It was the day before CU started its fall classes. My friend Rachel was in town for a "business meeting" for the new art gallery she was working for. You would have to know Rachel to understand how much entertainment this idea brought me. Anyway. We had spent the evening quietly at an Irish pub called Connor O'Neils located in downtown Boulder. I ordered a coffee and Bailey's.
On the drive home, I may have been speeding a bit down South Boulder Road. The posted speed limit was 45mph. But if you have ever driven this road, especially at night when the traffic is minimal, you understand how impossibly slow 45mph is.
I was trucking along in old Buttercup when I noticed a Crown Victoria pull a fast U-turn and start following me. Knowing the inevitable, I started to pull over, but when the car didn't turn on the red and blues right away, I pulled back onto the road. I started getting distracted a bit by the lights shining from the car on my bumper assuredly running my license plate information. I swerved a bit and sped up without even realizing it. Rachel advised me to pull into a nearby drive way. Too late. The lights came on and I pulled onto the shoulder.
The female officer came up to my window and customarily introduced herself. She asked if I had been drinking that evening. I told her yes, but only one coffee with Bailey's and I had eaten pasta for dinner and consumed a large amount of water with my alcohol. She took my registration and license and went back to her squad car. Only God knows what they do back there for half an hour. You would think that they would realize that if you took the risk of speeding that you probably had somewhere you wanted to be. Anyway. She returned and told me that because I had had a drink that night and that I was speeding and swerving that she was "concerned about my safety". I stepped out of the car with shaking legs as Rachel started laughing to herself.

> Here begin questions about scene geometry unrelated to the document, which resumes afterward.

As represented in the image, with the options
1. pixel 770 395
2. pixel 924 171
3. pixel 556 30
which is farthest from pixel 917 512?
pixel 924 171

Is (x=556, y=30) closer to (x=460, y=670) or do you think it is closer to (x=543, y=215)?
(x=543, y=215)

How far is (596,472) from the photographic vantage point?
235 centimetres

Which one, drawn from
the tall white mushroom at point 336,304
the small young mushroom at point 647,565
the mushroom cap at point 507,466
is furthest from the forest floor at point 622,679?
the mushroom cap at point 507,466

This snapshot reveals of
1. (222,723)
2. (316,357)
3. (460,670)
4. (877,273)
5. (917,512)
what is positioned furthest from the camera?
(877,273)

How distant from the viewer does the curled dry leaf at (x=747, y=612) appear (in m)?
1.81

The cop was new. She hadn't ever given a sobriety test before. She needed back-up. There was a least one other patrol car and perhaps three other officers there to assist her in learning how to hold the flashlight. I stared at the pen point, I walked in a line with my toes to my heels, I even stood on one shaking leg and counted. "One-one-thousand. Two-one-thousand." In my nervousness, I couldn't seem to remember what you said after ten-one-thousand. Eleven-one-thousand? This was one of those things I should know, but there was a chick with a gun holding a bright light in my face and my mind went blank. Apparently I passed the test, because next she picked up the little Breathalyzer. "Here blow into this until the machine beeps." I turned to the other guy who seemed to know what he was doing. "Do you want me to put my lips on it?" By this point, they knew I was sober.
I returned to my car grateful I wasn't being given a DWI or even a speeding ticket, just the little plastic mouth piece from the blood alcohol test as a souvenir. The cop told me a did a good job. I told her she did a great job giving instructions for the first time. High fives all around. Welcome back to Boulder.